_WORK TO COMPLETE_.
Write out the lines again, starting with the line containing "From this shot, in" and continuing through the line containing "What spatial distance", with "spatial distance" replaced by "straight-line distance" and nothing else changed.

_EXERCISE INPUTS_.
----

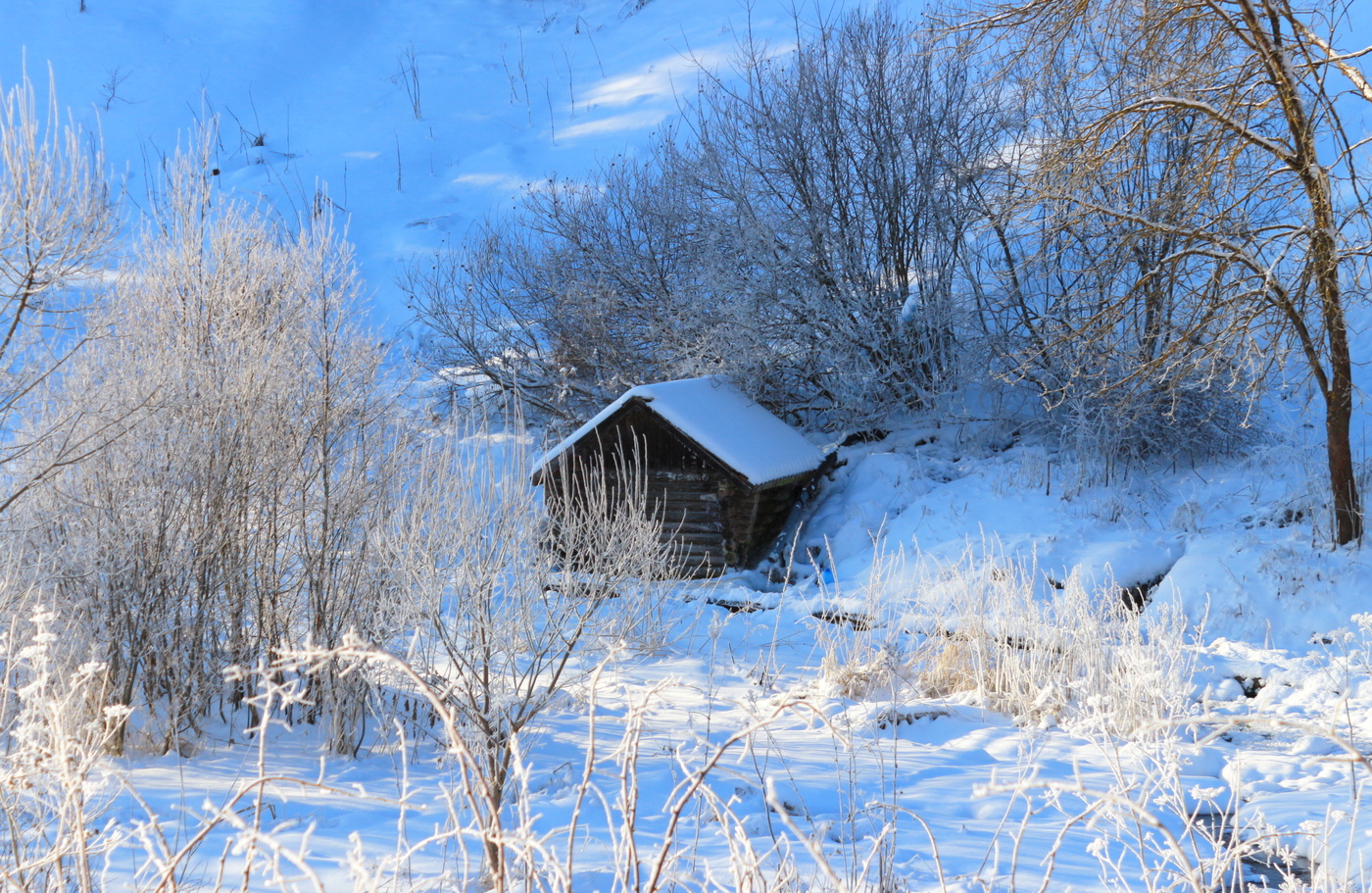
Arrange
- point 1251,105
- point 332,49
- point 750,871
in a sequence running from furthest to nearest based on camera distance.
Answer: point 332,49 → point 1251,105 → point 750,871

----

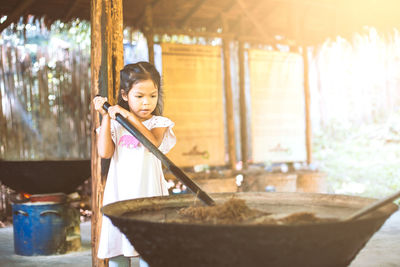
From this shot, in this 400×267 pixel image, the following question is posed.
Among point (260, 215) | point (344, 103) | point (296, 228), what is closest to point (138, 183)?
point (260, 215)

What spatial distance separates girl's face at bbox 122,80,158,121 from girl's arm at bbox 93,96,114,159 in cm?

----

_TASK ANSWER_.
From this shot, in this 400×267 pixel image, the following question is posed.
Among point (260, 215) | point (344, 103) | point (296, 228), what is closest to point (138, 183)?
point (260, 215)

What straight-line distance separates girl's face at bbox 122,80,158,121 from girl's arm at bbox 93,96,114,159 in cm?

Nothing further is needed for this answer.